**** Text provided

We don’t have time to get into everything that Braze does, or even everything that Headspace uses Braze for, so we’ll stick to what’s relevant: push notifications.

In this use-case, Braze functions as a platform from which Lifecycle Marketing teams can group app users into audience segments and create Canvases and Campaigns to interact with those segments via push notifications. These push-notifications are often triggered by in-app actions, which is what the Braze service is typically listening for, but we’ve set it up so that we trigger our canvas with a custom event containing the very same ML prediction payloads we discussed in the last section!

Treatment/Control Bucketing and Canvases

As a mature Customer Engagement Platform, Braze has robust features for cleanly bucketing users into control/treatment groups for A|B testing and experimentation. The exact details of implementation are outside the scope of this article, but the basic outline was:

  • (with help from Lifecycle) We set up an appropriate Segment of users for our experiment
  • Then built our Canvas — a user flow that has the capability to: 1.) Bucket our user Segment into Treatment and Control populations; and 2.) Send different Push notifications to each of those groups
  • We used Braze Liquid variables to generate customized and personalized templates using the properties from our custom Event (remember: that payload from earlier)
  • We followed Lifecycle’s guidelines for setting up the many, MANY guardrails necessary for this type of direct communication with Headspace members: observing Quiet Hours, rate-limiting, global limits on the number of push notifications per day, etc., etc..

********

(Stated task 1) How would you render this sentence from the Braze push notification passage in Spanish: "We don’t have time to get into everything that Braze does, or even everything that Headspace uses Braze for, so we’ll stick to what’s relevant: push notifications."
(Stated task 2)
Does the Braze push notification passage support each statement below? Answer yes or no, and quote the words from the passage that decide it.
(a) The canvas is triggered by a custom event carrying ML prediction payloads.
(b) The article walks through the exact details of implementing the control/treatment bucketing.
(c) The guardrails included a limit on how many push notifications can be sent per day.
(Stated task 3) According to the Braze push notification passage, what was used to generate customized and personalized templates from the custom Event's properties?

**** Material

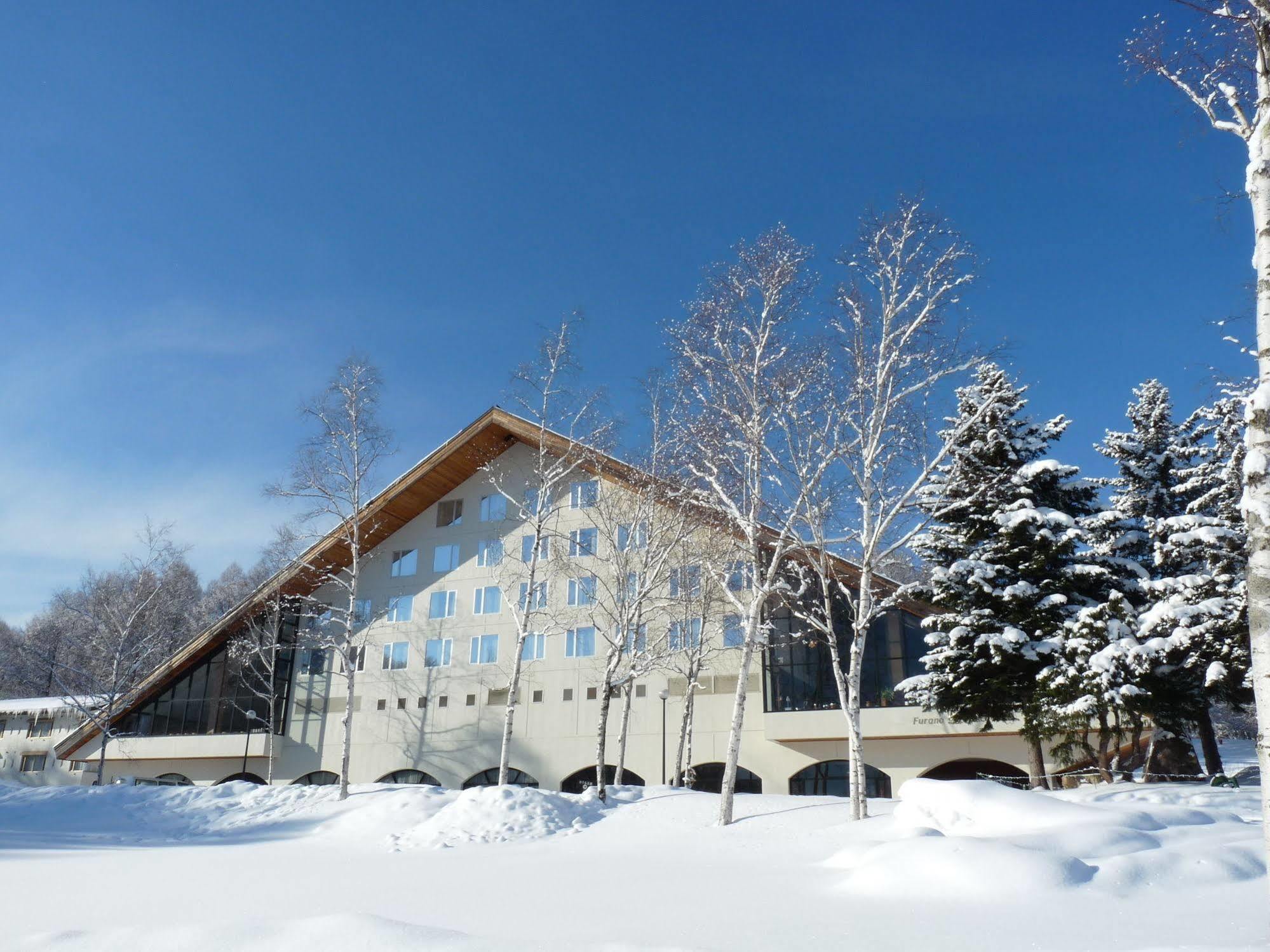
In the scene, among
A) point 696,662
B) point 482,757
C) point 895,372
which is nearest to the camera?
point 895,372

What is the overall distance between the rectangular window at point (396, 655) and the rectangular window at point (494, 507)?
5305mm

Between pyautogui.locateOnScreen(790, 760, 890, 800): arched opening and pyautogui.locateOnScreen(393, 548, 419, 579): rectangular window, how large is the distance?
15398 mm

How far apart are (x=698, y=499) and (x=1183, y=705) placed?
421 inches

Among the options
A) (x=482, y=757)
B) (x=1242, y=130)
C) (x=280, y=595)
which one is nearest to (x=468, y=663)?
(x=482, y=757)

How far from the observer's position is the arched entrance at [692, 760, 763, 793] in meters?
27.6

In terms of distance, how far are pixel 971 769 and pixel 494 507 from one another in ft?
58.0

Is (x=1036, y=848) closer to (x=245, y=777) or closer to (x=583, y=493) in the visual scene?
(x=583, y=493)

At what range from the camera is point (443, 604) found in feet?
107

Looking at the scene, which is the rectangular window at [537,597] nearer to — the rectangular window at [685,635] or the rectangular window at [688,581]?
the rectangular window at [685,635]

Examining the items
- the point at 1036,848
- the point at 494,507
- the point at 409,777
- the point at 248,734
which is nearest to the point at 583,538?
the point at 494,507

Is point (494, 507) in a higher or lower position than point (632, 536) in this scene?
higher

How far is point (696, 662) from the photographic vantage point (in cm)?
2462

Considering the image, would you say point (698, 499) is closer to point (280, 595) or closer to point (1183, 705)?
point (1183, 705)

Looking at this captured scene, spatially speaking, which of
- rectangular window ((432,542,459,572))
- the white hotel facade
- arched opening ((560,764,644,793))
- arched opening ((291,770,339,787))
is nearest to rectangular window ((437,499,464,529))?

********

(Right answer 1) No tenemos tiempo para entrar en todo lo que hace Braze, ni siquiera en todo aquello para lo que Headspace usa Braze, así que nos limitaremos a lo relevante: las notificaciones push.

(Right answer 2)
(a) Yes: "we trigger our canvas with a custom event containing the very same ML prediction payloads"
(b) No: "The exact details of implementation are outside the scope of this article"
(c) Yes: "global limits on the number of push notifications per day"

(Right answer 3) Braze Liquid variables.